MORE Health Introduce Covid-19 Self Evaluation

According to latest statement issued by MORE Health on 24 March 2020, MORE Health announce platfrom public can use to do self evaluation tool for Covid-19 and its free access.

MORE Health, a Silicon Valley headquartered cross-border telemedicine company, is launching a premier, freely available self-assessment tool for COVID-19 in six languages at covid19.morehealth.com.

The MORE COVID-19 Self-Assessment was co-developed by a team of U.S. and international infectious disease experts, including Dr. Gary Schoolnik, former Chief of Infectious Diseases at Stanford Hospital and Professor of Medicine at Stanford University, and Professor Wang Yan, Deputy Director of the Department of Infectious Diseases at Peking University First Hospital. Dr. Schoolnik has long been devoted to the research and treatment of infectious disease in the U.S. and around the world. And he is currently treating COVID-19 patients in the United States. Professor Wang Yang has specialized in the practice of clinical infectious disease for over 20 years, and she has direct experience treating patients with COVID-19 and remotely assisting medical staff in WuhanHubei with severe COVID-19 infections.
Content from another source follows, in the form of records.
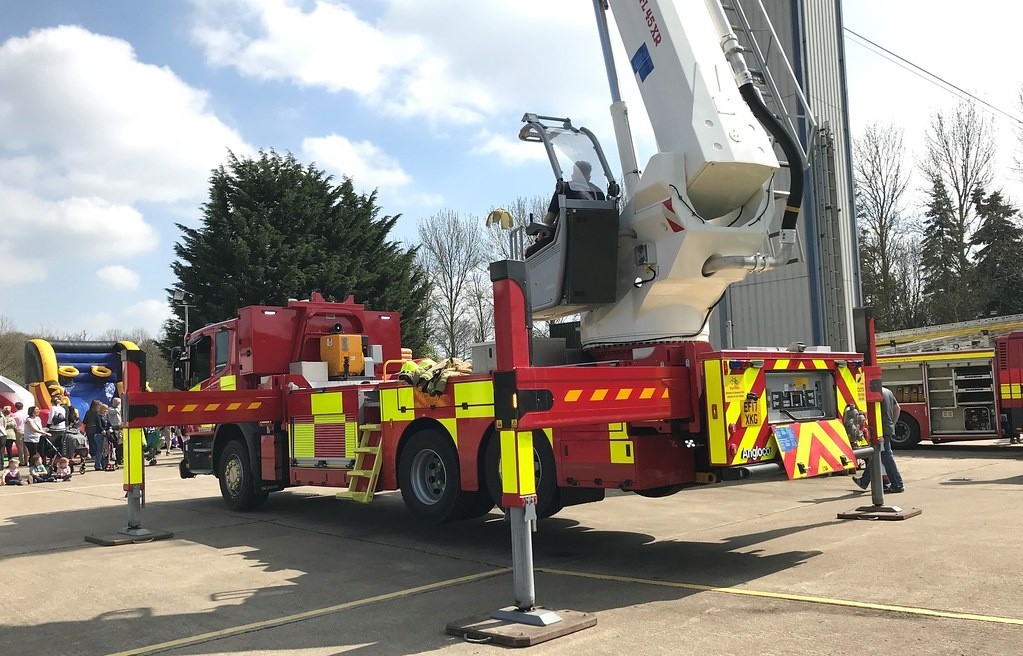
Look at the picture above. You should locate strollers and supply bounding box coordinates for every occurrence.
[44,427,90,475]
[142,426,167,466]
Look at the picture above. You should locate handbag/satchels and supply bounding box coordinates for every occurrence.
[53,406,66,425]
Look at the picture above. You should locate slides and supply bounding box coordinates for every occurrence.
[58,376,122,431]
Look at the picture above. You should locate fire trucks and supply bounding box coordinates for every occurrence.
[876,312,1023,451]
[80,0,924,647]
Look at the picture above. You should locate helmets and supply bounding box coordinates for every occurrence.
[401,361,418,373]
[420,359,436,368]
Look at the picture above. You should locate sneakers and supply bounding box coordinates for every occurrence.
[883,484,904,493]
[852,476,869,490]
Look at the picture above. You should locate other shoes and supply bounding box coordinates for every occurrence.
[46,478,55,482]
[20,481,28,485]
[166,451,170,456]
[63,477,71,482]
[95,467,104,471]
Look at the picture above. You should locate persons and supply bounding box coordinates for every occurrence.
[0,395,206,485]
[853,387,904,493]
[525,162,606,243]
The self-assessment can help guide a user to decide if they should recuperate at home or drive to a designated testing location; it can help users decide if they should call 911 or contact their primary care physician for help. MORE Health’s tool can reduce anxiety and panic in the majority of people for whom testing is not needed, and can also screen people who are possibly infected in large numbers simultaneously reducing the burden on healthcare systems and helping to quickly identify high-risk patients.

To broaden access, MORE Health is making self-assessment completely free to users and hospitals around the world to help them customize their own hierarchical diagnosis and treatment system. The website does not have advertisements and it does not collect any personal information.